I am sorry, but I think my point still holds - if play is such that the basic way to have a good time is to stop playing, that strongly suggests either a design failure, or a design goal that isn't about entertainment. If a large point of play isn't about entertainment.

If you are running a "game" as a military training tool, okay, fine, it may not be fun, because the design goal is making you effective in real-world military conflicts. While we can point to many potential positive outcomes from playing RPGs that aren't "entertainment", it seems a tad pretentious to claim them as direct design goals for D&D.
 

(I would also add that most players had multiple characters, so losing a character for part or all of an adventure did not mean that you were sidelined for the whole thing.)

And that's fair enough, but then as a design element, that permanent paralysis isn't independent - it success as a design feature is dependent on other elements being present.

It then cannot be justified as simple, "Bad things happen, oh well." It is perhaps justified as, "Yeah, bad things happen, but we give you other viable options of play." And we should recognize that when, for other reasons, we have eliminated those other viable options, the design element ought to be reconsidered.

So, as the game has shifted to having much more complex (and time consuming) character creation and development, and focus on the narrative of individual characters as having rising emphasis as compared to the narrative of the campaign world, we shouldn't be surprised at some design changes.
 

I am sorry, but I think my point still holds - if play is such that the basic way to have a good time is to stop playing, that strongly suggests either a design failure, or a design goal that isn't about entertainment. If a large point of play isn't about entertainment.

I am going to push back on this for two reasons.
■ ■ ■ ■ ■ ■ ■
GOALS:
1. In the entries, begin at the line that has "this 263×350 image." and stop after the line that has "rusty metal strip [121, 39, 169, 262]", rewriting those lines with "damaged or defective" changed to "faulty or worn" and nothing else altered.
2. Carry the D&D design discussion further, picking up right after its last sentence.
The text and the entries below it are unrelated material.

MATERIAL FOR THE TASK:
■ ■ ■ ■ ■ ■ ■
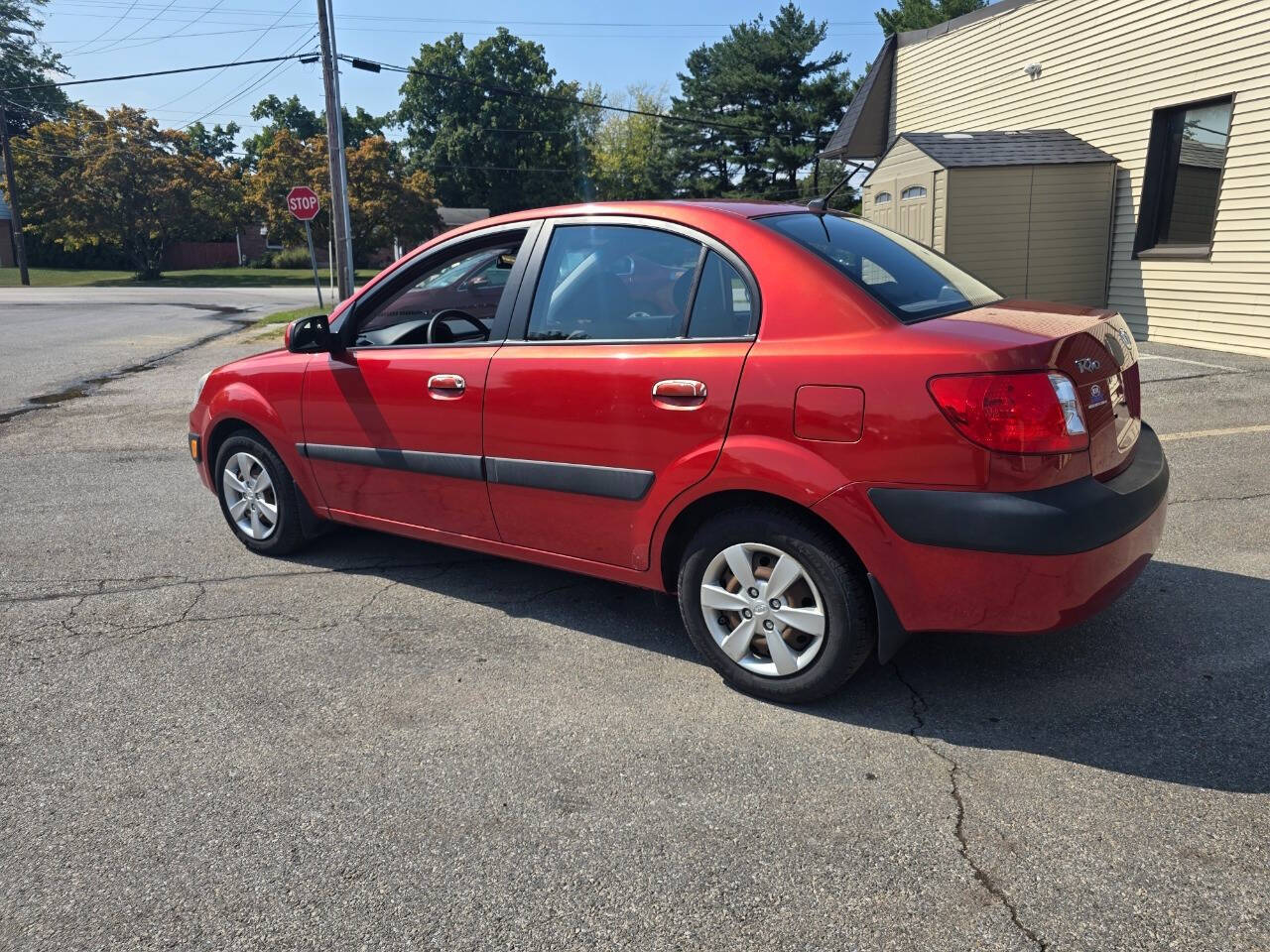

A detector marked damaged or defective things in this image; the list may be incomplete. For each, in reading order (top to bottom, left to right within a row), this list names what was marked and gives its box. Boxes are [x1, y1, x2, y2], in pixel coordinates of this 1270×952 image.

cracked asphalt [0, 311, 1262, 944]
■ ■ ■ ■ ■ ■ ■
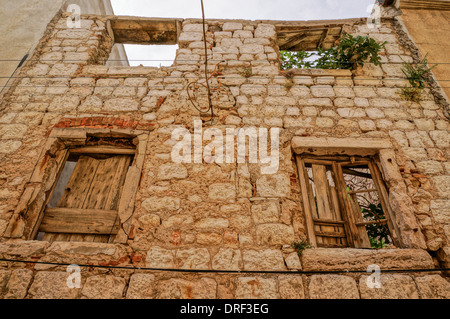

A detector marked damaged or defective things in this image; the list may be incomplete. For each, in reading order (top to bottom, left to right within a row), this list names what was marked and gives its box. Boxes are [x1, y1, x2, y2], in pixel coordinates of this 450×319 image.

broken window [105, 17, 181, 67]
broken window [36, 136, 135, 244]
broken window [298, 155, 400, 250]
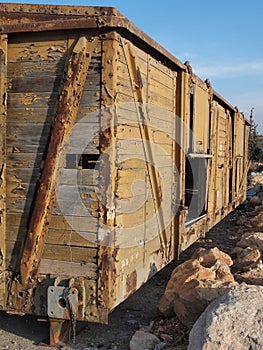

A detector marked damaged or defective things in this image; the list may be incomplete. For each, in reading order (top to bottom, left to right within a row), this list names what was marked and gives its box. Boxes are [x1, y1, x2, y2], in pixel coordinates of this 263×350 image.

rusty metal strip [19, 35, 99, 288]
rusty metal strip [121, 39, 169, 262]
■ ■ ■ ■ ■ ■ ■
OUTPUTS FOR THE TASKS:
1.
A detector marked faulty or worn things in this image; the list may be incomplete. For each, in reading order (top to bottom, left to right within a row), this list names what was marked and gives its box. Boxes are [x1, y1, x2, y2], in pixel coordinates of this 263×350 image.

rusty metal strip [19, 35, 99, 288]
rusty metal strip [121, 39, 169, 262]

2.
1. It was common back then for players to have multiple characters. So having one character killed, or otherwise removed from play for a significant period of time, did not necessarily remove the player from the game.

2. Further, fun can't be measured on a single axis. To give a real life example, when I was much younger, I was spending time with my relatives. My uncle was sitting out on the porch. I asked him what he was doing, and he said, "Watching the grass grow." At that age, I didn't understand it. I couldn't imagine someone finding "fun" in just doing nothing. And yet, he found that to be the best use of his time.

In the same way, some people find "fun" in overcoming challenges- to them, the overall experience is what matters- that is what is fun. That parts of it are setbacks or even ... boring ... just makes any eventual success more fun.


ETA- I saw your additional post while I was writing this. I am not saying that modern play isn't different, or that design changes have occurred!* I would actually posit that because more people find "fun" in constant engagement, the actual play of a lot of OD&D and AD&D table was less lethal than the RAW (and grognards) would have you believe. I would only note that there are those who find their fun in different approaches, and that's perfectly fine!


*I would further argue that the videogame industry has followed this trend, with games becoming easier (and more forgiving) over time, because that appeals to more people.
 

Bring some henchmen?
not all groups are keen on bringing a platoon of henchmen with their PCs to dungeon crawls.
All the focus should be on PCs and having henchmen can lead into the dreaded "DMs PC".

I understand that "sitting out" is no fun and needs addressing (although i hesitate to call it "bad design" since that label gets slapped on anything people don't think is fun, which is not the same thing). But exactly how to address that in a game where Bad Things Happen is an open question.
over editions perma effects and long duration CCs(longer than a round or two) kept getting a save for every round.
So it was recognized that failing one saving throw and be eliminated from the combat is a bad design to a degree.

In general; save or suck effects or spells are for PCs to use on NPCs and very rarely on PCs by NPCs.
Would it be better if those "perma-paralysis" situations were made insta-death instead? I'm not sure one way or the other.
probably,
we had a 3.5 game where we spent 3 sessions turning back a PC from being turned to stone back into living.
At it was planned to be near beginning of 3 sessions.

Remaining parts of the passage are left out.